The DeepMind paper that proposed the Chinchilla scaling laws.
Researchers train multiple models of different sizes with different amounts of training tokens, then interpolate to estimate the optimal model size for a given compute budget.
They then extrapolate these numbers to train a model with a similar compute budget than Gopher, but achieve a much better test loss for a fourth of the model size by quadrupling the training set size. Interestingly, Rae et al. and other previous papers which had looked at scaling laws hat predicted increasing model size with fixed number of tokens to be best.
The coefficients they arrive at dictate that the number of training tokens should roughly match 47x the amount of model parameters.
Recent work has beaten Chinchilla scaling laws by improving dataset quality, significantly reducing the optimal amount of training tokens for a given model size.

https://arxiv.org/pdf/2203.15556.pdf

“We investigate the optimal model size and number of tokens for training a transformer language model under a given compute budget. We find that current large language models are significantly undertrained, a consequence of the recent focus on scaling language models whilst keeping the amount of training data constant. By training over 400 language models ranging from 70 million to over 16 billion parameters on 5 to 500 billion tokens, we find that for compute-optimal training, the model size and the number of training tokens should be scaled equally: for every doubling of model size the number of training tokens should also be doubled. We test this hypothesis by training a predicted computeoptimal model, Chinchilla, that uses the same compute budget as Gopher but with 70B parameters and 4× more more data. Chinchilla uniformly and significantly outperforms Gopher (280B), GPT-3 (175B), Jurassic-1 (178B), and Megatron-Turing NLG (530B) on a large range of downstream evaluation tasks. This also means that Chinchilla uses substantially less compute for fine-tuning and inference, greatly facilitating downstream usage. As a highlight, Chinchilla reaches a state-of-the-art average accuracy of 67.5% on the MMLU benchmark, greater than a 7% improvement over Gopher.”

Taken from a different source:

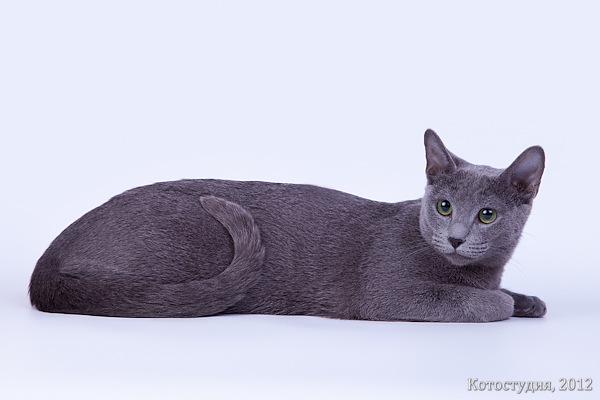 Русская голубая кошка Choop's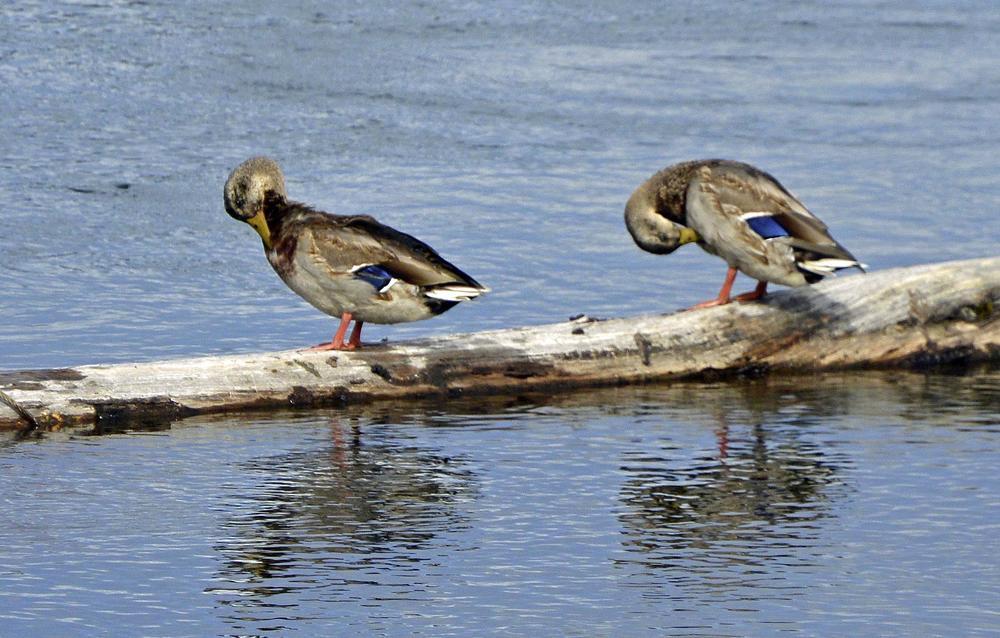 Teal winged ducks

One notable conclusion in Kaplan et al. (2020) is that large models should not be trained to their lowest possible loss to be compute optimal. Whilst we reach the same conclusion, we estimate that large models should be trained for many more training tokens than recommended by the authors. Specifically, given a 10× increase computational budget, they suggests that the size of the model should increase 5.5× while the number of training tokens should only increase 1.8×. Instead, we find that model size and the number of training tokens should be scaled in equal proportions.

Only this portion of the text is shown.